Every relationship you have, he says, falls into a spectrum: one side is a threat, the other is an opportunity.

Hostile > Transactional > Predisposed > Loyal

  • On the far left are hostile relationships - those who dislike you and will tell everyone they know they dislike you.
  • Next are transactional relationships, which Kane says are equally as dangerous. These relationships equal “you did something for me and I did something for you” as was expected. 
  • Predisposed relationships may be your best clients or employees, but don’t confuse those as loyal relationships. “They like you and are not looking for something else, until the game changes,” he says.

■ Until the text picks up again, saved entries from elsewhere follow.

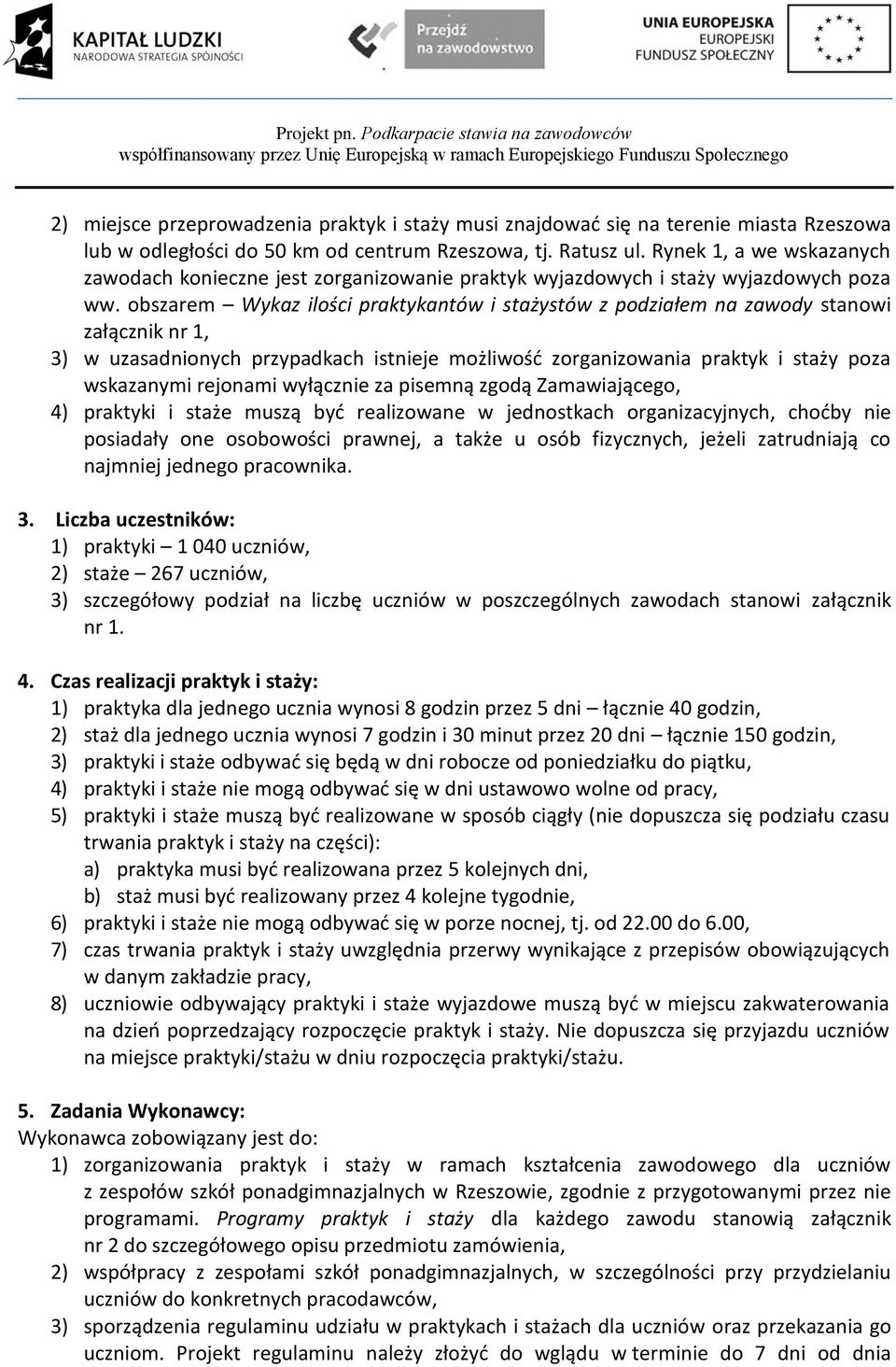 KAPITAŁ LUDZKI
NARODOWA STRATEGIA SPÓJNOŚCI

Przejdź na zawodowstwo

UNIA EUROPEJSKA
EUROPEJSKI
FUNDUSZ SPOŁECZNY

Projekt pn. Podkarpacie stawia na zawodowców
współfinansowany przez Unię Europejską w ramach Europejskiego Funduszu Społecznego

2) miejsce przeprowadzenia praktyk i staży musi znajdować się na terenie miasta Rzeszowa lub w odległości do 50 km od centrum Rzeszowa, tj. Ratusz ul. Rynek 1, a we wskazanych zawodach konieczne jest zorganizowanie praktyk wyjazdowych i staży wyjazdowych poza ww. obszarem – Wykaz ilości praktykantów i stażystów z podziałem na zawody stanowi załącznik nr 1,
3) w uzasadnionych przypadkach istnieje możliwość zorganizowania praktyk i staży poza wskazanymi rejonami wyłącznie za pisemną zgodą Zamawiającego,
4) praktyki i staże muszą być realizowane w jednostkach organizacyjnych, choćby nie posiadały one osobowości prawnej, a także u osób fizycznych, jeżeli zatrudniają co najmniej jednego pracownika.

3. Liczba uczestników:
1) praktyki – 1 040 uczniów,
2) staże – 267 uczniów,
3) szczegółowy podział na liczbę uczniów w poszczególnych zawodach stanowi załącznik nr 1.

4. Czas realizacji praktyk i staży:
1) praktyka dla jednego ucznia wynosi 8 godzin przez 5 dni – łącznie 40 godzin,
2) staż dla jednego ucznia wynosi 7 godzin i 30 minut przez 20 dni – łącznie 150 godzin,
3) praktyki i staże odbywać się będą w dni robocze od poniedziałku do piątku,
4) praktyki i staże nie mogą odbywać się w dni ustawowo wolne od pracy,
5) praktyki i staże muszą być realizowane w sposób ciągły (nie dopuszcza się podziału czasu trwania praktyk i staży na części):
a) praktyka musi być realizowana przez 5 kolejnych dni,
b) staż musi być realizowany przez 4 kolejne tygodnie,
6) praktyki i staże nie mogą odbywać się w porze nocnej, tj. od 22.00 do 6.00,
7) czas trwania praktyk i staży uwzględnia przerwy wynikające z przepisów obowiązujących w danym zakładzie pracy,
8) uczniowie odbywający praktyki i staże wyjazdowe muszą być w miejscu zakwaterowania na dzień poprzedzający rozpoczęcie praktyk i staży. Nie dopuszcza się przyjazdu uczniów na miejsce praktyki/stażu w dniu rozpoczęcia praktyki/stażu.

5. Zadania Wykonawcy:
Wykonawca zobowiązany jest do:
1) zorganizowania praktyk i staży w ramach kształcenia zawodowego dla uczniów z zespołów szkół ponadgimnazjalnych w Rzeszowie, zgodnie z przygotowanymi przez nie programami. Programy praktyk i staży dla każdego zawodu stanowią załącznik nr 2 do szczegółowego opisu przedmiotu zamówienia,
2) współpracy z zespołami szkół ponadgimnazjalnych, w szczególności przy przydzielaniu uczniów do konkretnych pracodawców,
3) sporządzenia regulaminu udziału w praktykach i stażach dla uczniów oraz przekazania go uczniom. Projekt regulaminu należy złożyć do wglądu w terminie do 7 dni od dnia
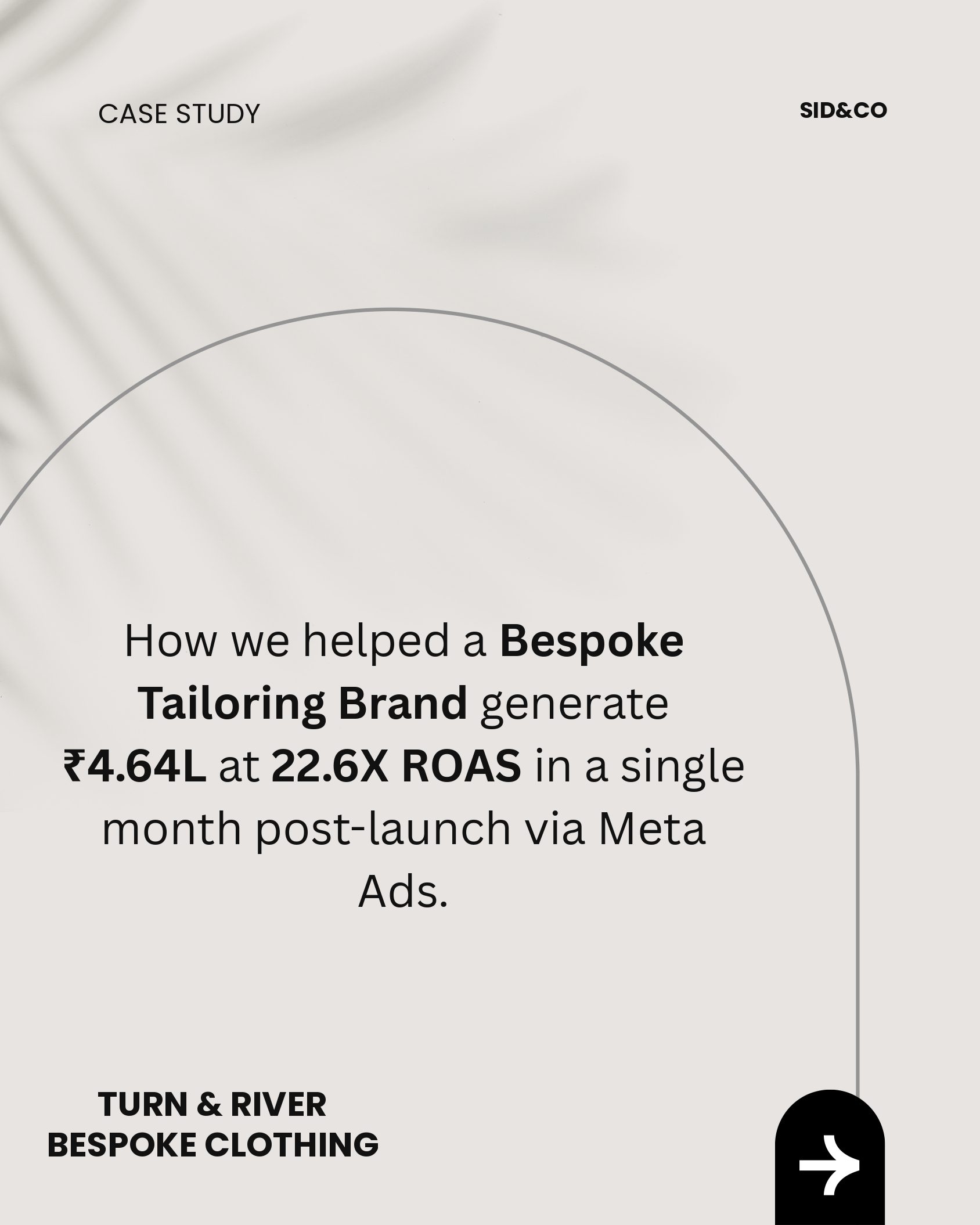 CASE STUDY

SID&CO

How we helped a Bespoke Tailoring Brand generate ₹4.64L at 22.6X ROAS in a single month post-launch via Meta Ads.

TURN & RIVER
BESPOKE CLOTHING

  • Loyal relationships are the safe place. A loyal relationship is “nearly unbreakable” and one that is never measured on price or ability, he says. “Those things matter, but not as much as other factors that create more emotional bonds. We are loyal to those who are indispensable in our lives and who always have our best interests at heart. Those who make our lives safer, easier, and better.”
During his keynote, Kane identified three building blocks of loyalty: Trust, Belonging, and Purpose.
1) Trust is essential to a loyal relationship. Whether it’s a client or your employee, the expectation is that you will be honest, ethical and fair in your actions. 
2) While you can’t have loyalty without trust, people crave a sense of belonging - seeing people as individuals and making them feel appreciated and valuable.
3) You can’t have loyalty without the first two, but Kane says the tipping point for loyalty often rests with identifying a sense of purpose - standing for something and clearly conveying that intention. “When you establish an intention that is not only clear and identifiable, but aspirational, they connections that go beyond simple economic transactions.”